WHAT IS REQUIRED>
For the entries that follow, restate word for word the line containing "Kostnadsnorm – Effektivitet", the line containing "Chinese Sign for welding, fusion welding", and every line that lies between them.

DATA SHOWN>
■ ■ ■ ■ ■ ■ ■
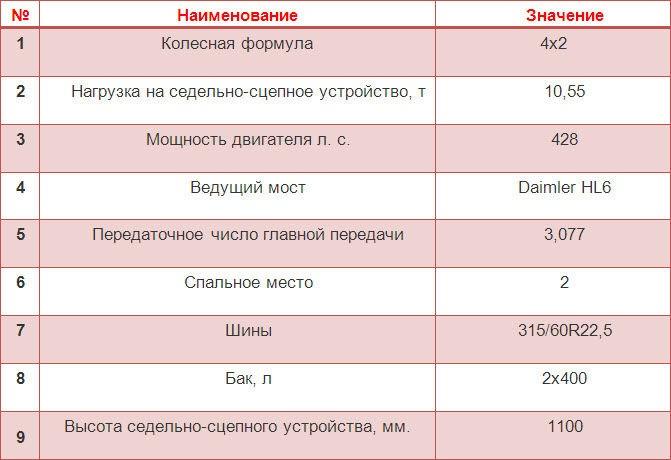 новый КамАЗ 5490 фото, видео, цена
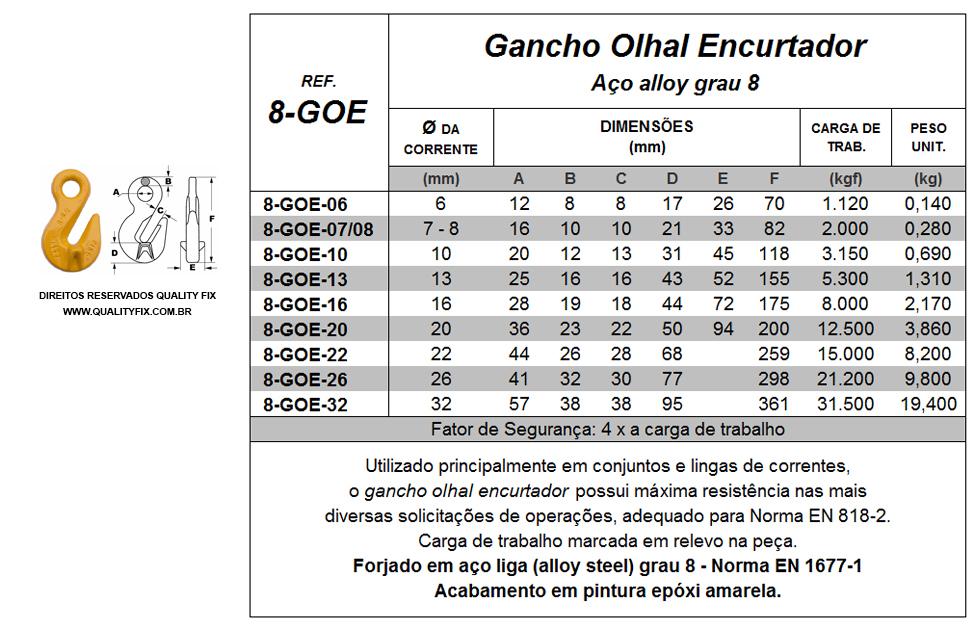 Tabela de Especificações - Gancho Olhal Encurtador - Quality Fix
■ ■ ■ ■ ■ ■ ■
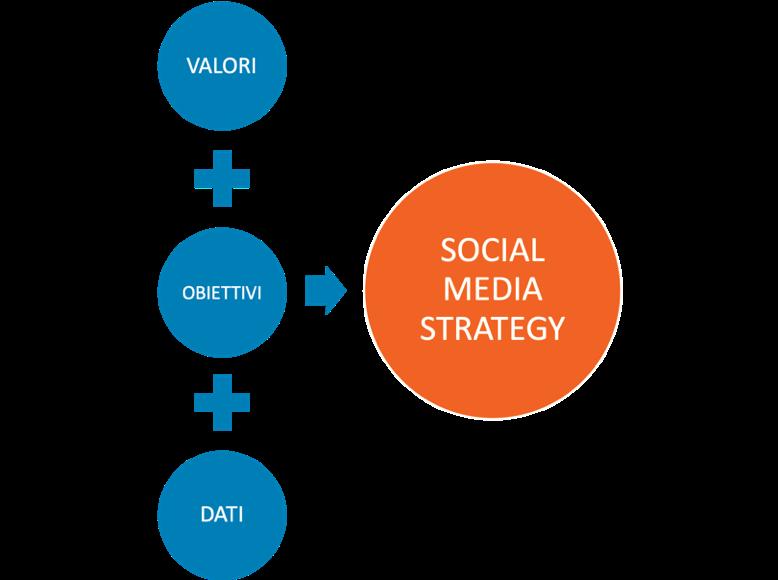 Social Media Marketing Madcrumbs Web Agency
■ ■ ■ ■ ■ ■ ■
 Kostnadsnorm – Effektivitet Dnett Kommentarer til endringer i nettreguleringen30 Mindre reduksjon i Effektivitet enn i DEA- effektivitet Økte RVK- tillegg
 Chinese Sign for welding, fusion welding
■ ■ ■ ■ ■ ■ ■
ANSWER SPACE>
 Kostnadsnorm – Effektivitet Dnett Kommentarer til endringer i nettreguleringen30 Mindre reduksjon i Effektivitet enn i DEA- effektivitet Økte RVK- tillegg
 Chinese Sign for welding, fusion welding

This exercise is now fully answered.